The second period was the New Deal years, when FDR, who had been active in the Wilson administration, played fast and loose with Americans’ liberties in the name of fighting the Great Depression. The third period is the Sixties, where large numbers of young people and university students, always good fodder for the gauzy and romantic notions of fascism, perfected the technique of the tantrum in order try to bend human nature in the direction they thought they wanted.
Finally Mr. Goldberg addresses today, providing chapter and verse on what he sees as a political left pushing a secular, “for your own good” progressivism that may as well be called fascism because its aim is for the state to micro-manage every area of life. Progressivism’s wholly-owned subsidiaries include feminism and environmentalism as well as various food and health fetishes.
The various items we now refer to as the “nanny state” have long pedigrees through Bismarck’s Prussia in the 19th century and the various fascisms of Western Europe in the last century.
Mr. Goldberg largely avoids partisan political excursions, though he can’t help but identify the party of the left in America as the Democrats. And he can’t avoid commenting on one of the more visible current icons of the nanny-left.
“No more thorough explication of the liberal fascist agenda can be found than in Hillary Clinton’s best-selling book, ‘It Takes a Village’,” Mr. Goldberg writes. “All the hallmarks of the fascist enterprise reside within in pages.” These include the superiority of the state-directed life over individual responsibility, even to the extent of the state having more say than parents in the raising of children.
Mr. Goldberg is not making the point that American liberals are crypto-Nazis. They aren’t. The kind of feminine fascist government America would likely see probably wouldn’t have concentration camps but would have a Secretary of Hugs. More “Brave New World” than “1984.”

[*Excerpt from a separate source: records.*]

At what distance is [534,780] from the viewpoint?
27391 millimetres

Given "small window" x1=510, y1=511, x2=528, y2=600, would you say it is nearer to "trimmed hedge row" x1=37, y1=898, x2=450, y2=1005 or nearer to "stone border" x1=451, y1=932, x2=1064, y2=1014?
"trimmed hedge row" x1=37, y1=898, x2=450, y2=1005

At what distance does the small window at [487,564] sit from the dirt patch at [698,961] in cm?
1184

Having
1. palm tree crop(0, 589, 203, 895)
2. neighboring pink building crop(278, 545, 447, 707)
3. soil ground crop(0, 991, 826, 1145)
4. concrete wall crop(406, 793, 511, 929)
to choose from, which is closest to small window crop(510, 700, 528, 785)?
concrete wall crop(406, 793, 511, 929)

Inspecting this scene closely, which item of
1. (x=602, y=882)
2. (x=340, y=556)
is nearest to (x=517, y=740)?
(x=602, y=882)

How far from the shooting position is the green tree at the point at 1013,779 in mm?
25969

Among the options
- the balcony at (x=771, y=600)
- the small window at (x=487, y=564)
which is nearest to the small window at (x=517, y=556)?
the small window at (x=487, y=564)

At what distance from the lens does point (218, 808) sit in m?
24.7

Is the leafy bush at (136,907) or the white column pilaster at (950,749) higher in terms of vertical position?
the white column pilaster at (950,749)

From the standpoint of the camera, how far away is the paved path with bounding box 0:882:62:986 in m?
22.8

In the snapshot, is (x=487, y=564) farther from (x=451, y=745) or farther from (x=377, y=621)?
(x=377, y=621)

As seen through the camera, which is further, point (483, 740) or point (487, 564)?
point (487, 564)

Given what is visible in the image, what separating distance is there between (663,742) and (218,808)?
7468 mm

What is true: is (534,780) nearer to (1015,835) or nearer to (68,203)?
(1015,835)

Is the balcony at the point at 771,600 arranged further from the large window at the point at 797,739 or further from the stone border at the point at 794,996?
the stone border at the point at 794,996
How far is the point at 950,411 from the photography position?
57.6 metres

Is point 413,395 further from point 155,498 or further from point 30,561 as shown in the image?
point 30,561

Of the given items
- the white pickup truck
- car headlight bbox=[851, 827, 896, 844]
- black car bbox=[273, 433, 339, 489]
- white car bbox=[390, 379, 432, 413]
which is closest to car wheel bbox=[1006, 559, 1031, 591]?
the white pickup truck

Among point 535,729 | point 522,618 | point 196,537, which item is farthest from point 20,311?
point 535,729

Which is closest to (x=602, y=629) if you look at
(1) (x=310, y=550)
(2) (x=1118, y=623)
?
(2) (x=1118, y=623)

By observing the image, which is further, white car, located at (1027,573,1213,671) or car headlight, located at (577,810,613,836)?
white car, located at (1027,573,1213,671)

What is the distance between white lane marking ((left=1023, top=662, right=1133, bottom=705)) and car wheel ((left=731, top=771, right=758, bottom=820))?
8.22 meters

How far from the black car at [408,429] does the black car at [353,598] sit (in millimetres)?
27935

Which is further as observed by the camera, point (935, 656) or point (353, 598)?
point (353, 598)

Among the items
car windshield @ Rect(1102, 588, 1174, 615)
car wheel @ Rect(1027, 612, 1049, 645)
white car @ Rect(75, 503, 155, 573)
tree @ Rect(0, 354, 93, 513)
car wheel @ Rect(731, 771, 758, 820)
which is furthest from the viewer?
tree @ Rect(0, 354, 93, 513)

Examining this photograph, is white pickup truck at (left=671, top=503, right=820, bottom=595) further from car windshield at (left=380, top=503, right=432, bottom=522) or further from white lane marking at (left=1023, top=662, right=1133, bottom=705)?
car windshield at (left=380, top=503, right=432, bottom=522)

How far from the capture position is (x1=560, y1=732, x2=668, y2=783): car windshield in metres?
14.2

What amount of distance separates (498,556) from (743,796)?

The book points out that conservatives, particularly the “compassionate” kind, are not immune to the totalitarian temptation. But most of the 24/7 social engineering comes from leftists, even while they insist they are not trying to force their values on anyone. They are the cultural aggressors, battling to push conservative values aside, and ready to call conservatives fascists when they resist.
“Liberal Fascism” is a kind of political scorecard which will enable careful readers and observers to identify the players. This is a long book, dense with detail and analysis. Readers will have to set aside some serious time to read it (as Mr. Goldberg obviously did to research it and write it). But for anyone wishing to understand the contemporary political scene, it will repay that reading time handsomely.
Larry Thornberry is a writer living in Tampa.